■ **Document text**
⟨
Using data from NASA’s Lunar Reconnaissance Orbiter (LRO), scientists, including University of Hawaiʻi at Mānoa researcher Paul Lucey, have identified bright areas in craters near the moon’s south pole that are cold enough to have frost present on the surface.

The new evidence comes from an analysis that combined surface temperatures with information about how much laser light is reflected off the moon’s surface from one of the LRO instruments.

“We found that the coldest places near the moon’s south pole are also the brightest places—brighter than we would expect from soil alone—and that might indicate the presence of surface frost,” said Elizabeth Fisher, the lead author of the study, published in Icarus. Fisher carried out the data analysis while doing research with Lucey at the UH Mānoa Hawaiʻi Institute of Geophysics and Planetology after earning her undergraduate degree. She is now a graduate student at Brown University.

The icy deposits appear to be patchy and thin, and it’s possible that they are mixed in with the surface layer of soil, dust and small rocks called the regolith. The researchers say they are not seeing expanses of ice similar to a frozen pond or skating rink. Instead, they are seeing signs of surface frost.

Moon frost
Credit: NASA’s Goddard Space Flight Center/Scientific Visualization Studio.

“We estimate that the ice detected would fill about one Olympic-sized swimming pool,” said Lucey.

The frost was found in permanently dark areas—located on the floors of  deep craters that don’t receive direct sunlight—where temperatures remain below minus 260 degrees Fahrenheit (minus 163 degrees Celsius). Under these conditions, water ice can persist for millions or billions of years.

More than a half-century ago, scientists suggested that permanently dark areas could store water ice, but confirming that hypothesis turned out to be challenging.

“These findings demonstrate once again the value of studying the moon from orbit long-term,” said John Keller, the LRO project scientist at NASA’s Goddard Space Flight Center in Greenbelt, Maryland. “All of this work begins with comprehensive data sets made up of years’ worth of continuous measurements.”

The study strengthens the case that there is frost in cold traps near the moon’s south pole. So far, however, researchers have not seen the same signs near the moon’s north pole.

“What has always been intriguing about the moon is that we expect to find ice wherever the temperatures are cold enough for ice, but that’s not quite what we see,” said Matt Siegler, a researcher with the Planetary Science Institute in Dallas, Texas, and a co-author on the study.
⟩
■ **Dataset content**
⟨
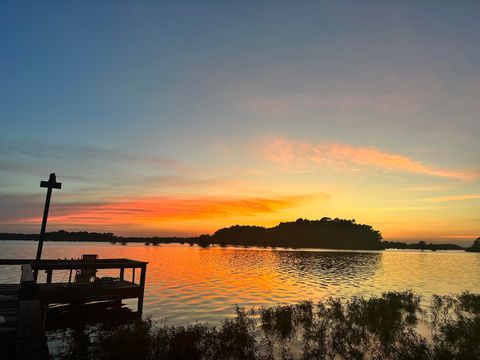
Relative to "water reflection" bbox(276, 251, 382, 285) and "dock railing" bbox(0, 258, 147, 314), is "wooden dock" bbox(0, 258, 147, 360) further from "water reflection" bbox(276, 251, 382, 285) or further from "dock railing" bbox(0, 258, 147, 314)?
⟩
⟨
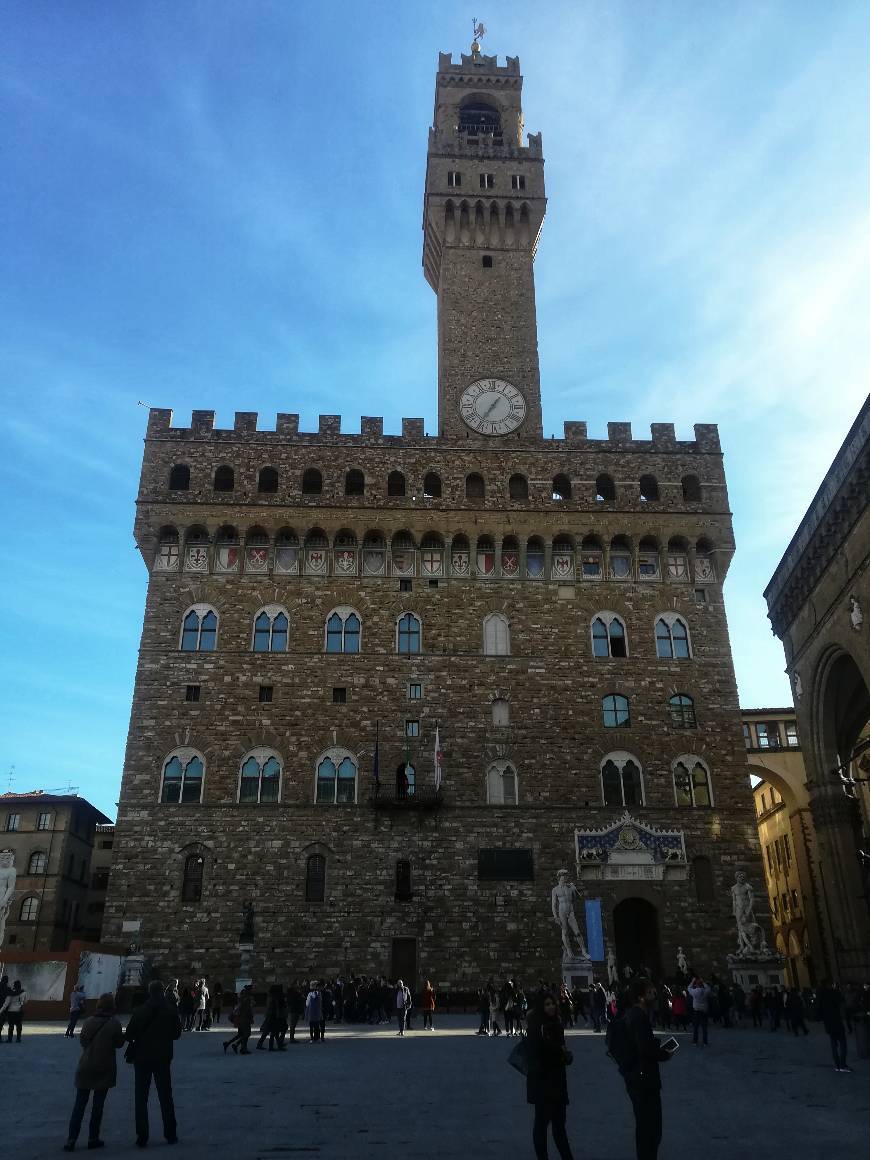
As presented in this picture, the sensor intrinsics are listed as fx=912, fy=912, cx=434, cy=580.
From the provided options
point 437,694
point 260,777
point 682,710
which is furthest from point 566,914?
⟩
■ **To-do list**
a: From the moon frost article above, reproduce the passage between "The icy deposits" and "Center/Scientific Visualization Studio.", inclusive.
b: According to the moon frost article, what temperature do the permanently dark crater floors stay below?

■ **Solutions in order**
a:
The icy deposits appear to be patchy and thin, and it’s possible that they are mixed in with the surface layer of soil, dust and small rocks called the regolith. The researchers say they are not seeing expanses of ice similar to a frozen pond or skating rink. Instead, they are seeing signs of surface frost.

Moon frost
Credit: NASA’s Goddard Space Flight Center/Scientific Visualization Studio.

b: Minus 260 degrees Fahrenheit (minus 163 degrees Celsius).